Als Leni Breymaier während einer Fraktionssitzung auf ihr Smartphone sah und zum ersten Mal las, dass Schulz Kanzlerkandidat werden sollte und Gabriel zurücktritt, hielt sie es, ganz im Geiste der Zeit, für Fake-News. Doch es stimmte - und die Aufbruchsstimmung war auch noch beim Neujahrsempfang des SPD-Kreisverbands im Kirchheimer Alten Gemeindehaus zu spüren.
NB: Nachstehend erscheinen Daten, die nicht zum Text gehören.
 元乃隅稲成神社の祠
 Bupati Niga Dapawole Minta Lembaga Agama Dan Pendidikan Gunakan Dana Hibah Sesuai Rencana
Seit Donald Trumps Wahl hat der Kreisverband 25 neue Mitglieder gewonnen. „Seitdem sind die Leute aufgewacht“, sagt der Kreisvorsitzende Michael Beck. „Wir leben in einer Zeit der Politisierung“, sagte Breymaier. Heute sei das ein Anlass zu Beitritten wie früher die Wahl von Willy Brandt oder der Abschied der FDP aus der sozialliberalen Koalition.

„Ich bin ein Fan von Inhalten“, betonte Breymaier und zeigte das den 160 Zuhörern in ihrer feurigen Rede. Sie will die SPD als Spitzenkandidatin im Land in die Bundestagswahl führen und auf keinen Fall weiterhin eine große Koalition. Unter anderem der Bürgerversicherung wegen, in die alle solidarisch einzahlen, auch die Beamten. „Mit der CDU kriegst du das nicht hin.“ Ein Systemwechsel sei nicht gerade dann möglich, wenn gerade die Babyboomer in Rente gingen. Doch er müsse langfristig geplant werden. Die Verbesserung der Mütterrente sei richtig gewesen, wenn auch falsch finanziert: „Das hätte aus Steuermitteln bezahlt werden müssen, nicht aus Beiträgen.“ Aber es gebe für vor 1992 geborene Kinder noch immer nur zwei Rentenpunkte, nicht drei, ein Unterschied von monatlich rund 30 Euro. „Ihr Frauen, gebt keine Ruhe!“, fordert sie auf.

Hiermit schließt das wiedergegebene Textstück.